#### [Given instruction]
Print the items from the first line through the line containing "<instances>", both included, reproducing each line unchanged but leaving the pictures out.

#### [Given entries]
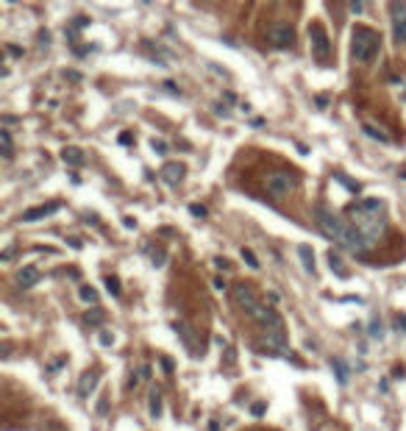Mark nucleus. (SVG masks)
I'll return each instance as SVG.
<instances>
[{"mask_svg":"<svg viewBox=\"0 0 406 431\" xmlns=\"http://www.w3.org/2000/svg\"><path fill=\"white\" fill-rule=\"evenodd\" d=\"M337 181H342V184H345V189H348V192H359V189H362L359 184H356V181H350V178H345V175H342V173L337 175Z\"/></svg>","mask_w":406,"mask_h":431,"instance_id":"25","label":"nucleus"},{"mask_svg":"<svg viewBox=\"0 0 406 431\" xmlns=\"http://www.w3.org/2000/svg\"><path fill=\"white\" fill-rule=\"evenodd\" d=\"M86 323H89V326H100V323H103V309H98V306H95L92 312H86Z\"/></svg>","mask_w":406,"mask_h":431,"instance_id":"23","label":"nucleus"},{"mask_svg":"<svg viewBox=\"0 0 406 431\" xmlns=\"http://www.w3.org/2000/svg\"><path fill=\"white\" fill-rule=\"evenodd\" d=\"M264 409H267V403H253V406H251V415H264Z\"/></svg>","mask_w":406,"mask_h":431,"instance_id":"31","label":"nucleus"},{"mask_svg":"<svg viewBox=\"0 0 406 431\" xmlns=\"http://www.w3.org/2000/svg\"><path fill=\"white\" fill-rule=\"evenodd\" d=\"M401 178H406V173H401Z\"/></svg>","mask_w":406,"mask_h":431,"instance_id":"43","label":"nucleus"},{"mask_svg":"<svg viewBox=\"0 0 406 431\" xmlns=\"http://www.w3.org/2000/svg\"><path fill=\"white\" fill-rule=\"evenodd\" d=\"M0 150H3V159H11V134H9V128L0 131Z\"/></svg>","mask_w":406,"mask_h":431,"instance_id":"19","label":"nucleus"},{"mask_svg":"<svg viewBox=\"0 0 406 431\" xmlns=\"http://www.w3.org/2000/svg\"><path fill=\"white\" fill-rule=\"evenodd\" d=\"M95 387H98V370H89L81 375V381H78V395L81 398H89V395L95 392Z\"/></svg>","mask_w":406,"mask_h":431,"instance_id":"13","label":"nucleus"},{"mask_svg":"<svg viewBox=\"0 0 406 431\" xmlns=\"http://www.w3.org/2000/svg\"><path fill=\"white\" fill-rule=\"evenodd\" d=\"M215 112L220 114V117H228V109H225V106H220V103L215 106Z\"/></svg>","mask_w":406,"mask_h":431,"instance_id":"37","label":"nucleus"},{"mask_svg":"<svg viewBox=\"0 0 406 431\" xmlns=\"http://www.w3.org/2000/svg\"><path fill=\"white\" fill-rule=\"evenodd\" d=\"M106 409H109V403H106V401H100V403H98V412H100V415H106Z\"/></svg>","mask_w":406,"mask_h":431,"instance_id":"41","label":"nucleus"},{"mask_svg":"<svg viewBox=\"0 0 406 431\" xmlns=\"http://www.w3.org/2000/svg\"><path fill=\"white\" fill-rule=\"evenodd\" d=\"M173 328H175V334H178V337H181V342H184V345H187V351H192V353H195V351H198L195 328H192V326H187V323H184V320H175V323H173Z\"/></svg>","mask_w":406,"mask_h":431,"instance_id":"11","label":"nucleus"},{"mask_svg":"<svg viewBox=\"0 0 406 431\" xmlns=\"http://www.w3.org/2000/svg\"><path fill=\"white\" fill-rule=\"evenodd\" d=\"M242 259H245V262H248V267L259 270V262H256V256H253V250H248V248H242Z\"/></svg>","mask_w":406,"mask_h":431,"instance_id":"26","label":"nucleus"},{"mask_svg":"<svg viewBox=\"0 0 406 431\" xmlns=\"http://www.w3.org/2000/svg\"><path fill=\"white\" fill-rule=\"evenodd\" d=\"M209 431H220V423H217V420H211V426H209Z\"/></svg>","mask_w":406,"mask_h":431,"instance_id":"42","label":"nucleus"},{"mask_svg":"<svg viewBox=\"0 0 406 431\" xmlns=\"http://www.w3.org/2000/svg\"><path fill=\"white\" fill-rule=\"evenodd\" d=\"M162 367H164V370L170 373V370H173V362H170V359H162Z\"/></svg>","mask_w":406,"mask_h":431,"instance_id":"39","label":"nucleus"},{"mask_svg":"<svg viewBox=\"0 0 406 431\" xmlns=\"http://www.w3.org/2000/svg\"><path fill=\"white\" fill-rule=\"evenodd\" d=\"M184 164H164L162 167V181L164 184H170V187H178V181L184 178Z\"/></svg>","mask_w":406,"mask_h":431,"instance_id":"12","label":"nucleus"},{"mask_svg":"<svg viewBox=\"0 0 406 431\" xmlns=\"http://www.w3.org/2000/svg\"><path fill=\"white\" fill-rule=\"evenodd\" d=\"M314 223H317V228L326 234L328 239H334V242H340L342 231H345V223L340 214H334L328 206H314Z\"/></svg>","mask_w":406,"mask_h":431,"instance_id":"4","label":"nucleus"},{"mask_svg":"<svg viewBox=\"0 0 406 431\" xmlns=\"http://www.w3.org/2000/svg\"><path fill=\"white\" fill-rule=\"evenodd\" d=\"M395 326L401 328V331H406V314H398V317H395Z\"/></svg>","mask_w":406,"mask_h":431,"instance_id":"34","label":"nucleus"},{"mask_svg":"<svg viewBox=\"0 0 406 431\" xmlns=\"http://www.w3.org/2000/svg\"><path fill=\"white\" fill-rule=\"evenodd\" d=\"M61 159H64V164L81 167V164H84V150H81V148H75V145H67L64 150H61Z\"/></svg>","mask_w":406,"mask_h":431,"instance_id":"14","label":"nucleus"},{"mask_svg":"<svg viewBox=\"0 0 406 431\" xmlns=\"http://www.w3.org/2000/svg\"><path fill=\"white\" fill-rule=\"evenodd\" d=\"M295 175L292 173H287V170H270V173L264 175V189H267V195H273V197H287L295 189Z\"/></svg>","mask_w":406,"mask_h":431,"instance_id":"5","label":"nucleus"},{"mask_svg":"<svg viewBox=\"0 0 406 431\" xmlns=\"http://www.w3.org/2000/svg\"><path fill=\"white\" fill-rule=\"evenodd\" d=\"M153 150H156V153H167V145H164V142H159V139H153Z\"/></svg>","mask_w":406,"mask_h":431,"instance_id":"33","label":"nucleus"},{"mask_svg":"<svg viewBox=\"0 0 406 431\" xmlns=\"http://www.w3.org/2000/svg\"><path fill=\"white\" fill-rule=\"evenodd\" d=\"M364 6H367V0H350V11H354V14H362Z\"/></svg>","mask_w":406,"mask_h":431,"instance_id":"27","label":"nucleus"},{"mask_svg":"<svg viewBox=\"0 0 406 431\" xmlns=\"http://www.w3.org/2000/svg\"><path fill=\"white\" fill-rule=\"evenodd\" d=\"M150 417H153V420L162 417V395H159V389L150 392Z\"/></svg>","mask_w":406,"mask_h":431,"instance_id":"18","label":"nucleus"},{"mask_svg":"<svg viewBox=\"0 0 406 431\" xmlns=\"http://www.w3.org/2000/svg\"><path fill=\"white\" fill-rule=\"evenodd\" d=\"M150 259H153V264H156V267H162V264L167 262V256H164V250H153V256H150Z\"/></svg>","mask_w":406,"mask_h":431,"instance_id":"29","label":"nucleus"},{"mask_svg":"<svg viewBox=\"0 0 406 431\" xmlns=\"http://www.w3.org/2000/svg\"><path fill=\"white\" fill-rule=\"evenodd\" d=\"M267 45L276 47V50H290V47L295 45V31H292V25H284V23L273 25V28L267 31Z\"/></svg>","mask_w":406,"mask_h":431,"instance_id":"7","label":"nucleus"},{"mask_svg":"<svg viewBox=\"0 0 406 431\" xmlns=\"http://www.w3.org/2000/svg\"><path fill=\"white\" fill-rule=\"evenodd\" d=\"M78 295H81V300H84V303H98V292H95L92 286H81Z\"/></svg>","mask_w":406,"mask_h":431,"instance_id":"21","label":"nucleus"},{"mask_svg":"<svg viewBox=\"0 0 406 431\" xmlns=\"http://www.w3.org/2000/svg\"><path fill=\"white\" fill-rule=\"evenodd\" d=\"M362 131H364V134H367V136H370V139H376V142H384V145H390V142H392L387 131H381V128L370 125V122H364V125H362Z\"/></svg>","mask_w":406,"mask_h":431,"instance_id":"16","label":"nucleus"},{"mask_svg":"<svg viewBox=\"0 0 406 431\" xmlns=\"http://www.w3.org/2000/svg\"><path fill=\"white\" fill-rule=\"evenodd\" d=\"M120 145H131V134H128V131L120 134Z\"/></svg>","mask_w":406,"mask_h":431,"instance_id":"35","label":"nucleus"},{"mask_svg":"<svg viewBox=\"0 0 406 431\" xmlns=\"http://www.w3.org/2000/svg\"><path fill=\"white\" fill-rule=\"evenodd\" d=\"M39 278H42V273H39V267H33V264H25V267H20V270H17L14 281H17V286H23V290H28V286L39 284Z\"/></svg>","mask_w":406,"mask_h":431,"instance_id":"10","label":"nucleus"},{"mask_svg":"<svg viewBox=\"0 0 406 431\" xmlns=\"http://www.w3.org/2000/svg\"><path fill=\"white\" fill-rule=\"evenodd\" d=\"M370 337H373V339H381V337H384L381 320H370Z\"/></svg>","mask_w":406,"mask_h":431,"instance_id":"24","label":"nucleus"},{"mask_svg":"<svg viewBox=\"0 0 406 431\" xmlns=\"http://www.w3.org/2000/svg\"><path fill=\"white\" fill-rule=\"evenodd\" d=\"M100 345H112V337H109V334H100Z\"/></svg>","mask_w":406,"mask_h":431,"instance_id":"40","label":"nucleus"},{"mask_svg":"<svg viewBox=\"0 0 406 431\" xmlns=\"http://www.w3.org/2000/svg\"><path fill=\"white\" fill-rule=\"evenodd\" d=\"M309 45H312V53L317 56L320 61L328 59V53H331V42H328L326 31H323V25H309Z\"/></svg>","mask_w":406,"mask_h":431,"instance_id":"8","label":"nucleus"},{"mask_svg":"<svg viewBox=\"0 0 406 431\" xmlns=\"http://www.w3.org/2000/svg\"><path fill=\"white\" fill-rule=\"evenodd\" d=\"M298 256H301V262H304V270L306 273H314V253L309 245H301L298 248Z\"/></svg>","mask_w":406,"mask_h":431,"instance_id":"17","label":"nucleus"},{"mask_svg":"<svg viewBox=\"0 0 406 431\" xmlns=\"http://www.w3.org/2000/svg\"><path fill=\"white\" fill-rule=\"evenodd\" d=\"M215 264H217V267H220V270H228V267H231V264H228V262H225V259H215Z\"/></svg>","mask_w":406,"mask_h":431,"instance_id":"36","label":"nucleus"},{"mask_svg":"<svg viewBox=\"0 0 406 431\" xmlns=\"http://www.w3.org/2000/svg\"><path fill=\"white\" fill-rule=\"evenodd\" d=\"M6 50H9V56H23V47H17V45H6Z\"/></svg>","mask_w":406,"mask_h":431,"instance_id":"32","label":"nucleus"},{"mask_svg":"<svg viewBox=\"0 0 406 431\" xmlns=\"http://www.w3.org/2000/svg\"><path fill=\"white\" fill-rule=\"evenodd\" d=\"M136 375H139L142 381H148L150 379V365H139V373H136Z\"/></svg>","mask_w":406,"mask_h":431,"instance_id":"30","label":"nucleus"},{"mask_svg":"<svg viewBox=\"0 0 406 431\" xmlns=\"http://www.w3.org/2000/svg\"><path fill=\"white\" fill-rule=\"evenodd\" d=\"M392 39L395 45H406V0H392Z\"/></svg>","mask_w":406,"mask_h":431,"instance_id":"6","label":"nucleus"},{"mask_svg":"<svg viewBox=\"0 0 406 431\" xmlns=\"http://www.w3.org/2000/svg\"><path fill=\"white\" fill-rule=\"evenodd\" d=\"M211 284H215V290H220V292L225 290V281H223V278H215V281H211Z\"/></svg>","mask_w":406,"mask_h":431,"instance_id":"38","label":"nucleus"},{"mask_svg":"<svg viewBox=\"0 0 406 431\" xmlns=\"http://www.w3.org/2000/svg\"><path fill=\"white\" fill-rule=\"evenodd\" d=\"M348 220L362 231V237L370 245H376L387 231V217H384V201L378 197H364V201L348 206Z\"/></svg>","mask_w":406,"mask_h":431,"instance_id":"1","label":"nucleus"},{"mask_svg":"<svg viewBox=\"0 0 406 431\" xmlns=\"http://www.w3.org/2000/svg\"><path fill=\"white\" fill-rule=\"evenodd\" d=\"M378 45H381L378 33L373 28H367V25H356L354 33H350V50H354V59L362 61V64H367V61L376 59Z\"/></svg>","mask_w":406,"mask_h":431,"instance_id":"2","label":"nucleus"},{"mask_svg":"<svg viewBox=\"0 0 406 431\" xmlns=\"http://www.w3.org/2000/svg\"><path fill=\"white\" fill-rule=\"evenodd\" d=\"M106 290H109V292H112V295L117 298V295H120V292H122V286H120V278H117V276H106Z\"/></svg>","mask_w":406,"mask_h":431,"instance_id":"22","label":"nucleus"},{"mask_svg":"<svg viewBox=\"0 0 406 431\" xmlns=\"http://www.w3.org/2000/svg\"><path fill=\"white\" fill-rule=\"evenodd\" d=\"M231 300H234V303H237L251 320H256V323L264 317V312H267V306L259 300V295L253 292L251 284H237V286H234V290H231Z\"/></svg>","mask_w":406,"mask_h":431,"instance_id":"3","label":"nucleus"},{"mask_svg":"<svg viewBox=\"0 0 406 431\" xmlns=\"http://www.w3.org/2000/svg\"><path fill=\"white\" fill-rule=\"evenodd\" d=\"M189 214H192V217H206V206H201V203H192V206H189Z\"/></svg>","mask_w":406,"mask_h":431,"instance_id":"28","label":"nucleus"},{"mask_svg":"<svg viewBox=\"0 0 406 431\" xmlns=\"http://www.w3.org/2000/svg\"><path fill=\"white\" fill-rule=\"evenodd\" d=\"M328 264H331V270L337 273V276H340V278H348V273H345V267H342V259L340 256H337V253L331 250V253H328Z\"/></svg>","mask_w":406,"mask_h":431,"instance_id":"20","label":"nucleus"},{"mask_svg":"<svg viewBox=\"0 0 406 431\" xmlns=\"http://www.w3.org/2000/svg\"><path fill=\"white\" fill-rule=\"evenodd\" d=\"M61 209V203L59 201H53V203H45V206H33L28 209L23 214V223H37V220H42V217H50V214H56V211Z\"/></svg>","mask_w":406,"mask_h":431,"instance_id":"9","label":"nucleus"},{"mask_svg":"<svg viewBox=\"0 0 406 431\" xmlns=\"http://www.w3.org/2000/svg\"><path fill=\"white\" fill-rule=\"evenodd\" d=\"M331 370H334V375H337V381H340V384L345 387V384H348V379H350V373H348V365H345V362L334 356V359H331Z\"/></svg>","mask_w":406,"mask_h":431,"instance_id":"15","label":"nucleus"}]
</instances>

#### [Finished task]
Mark nucleus. (SVG masks)
I'll return each instance as SVG.
<instances>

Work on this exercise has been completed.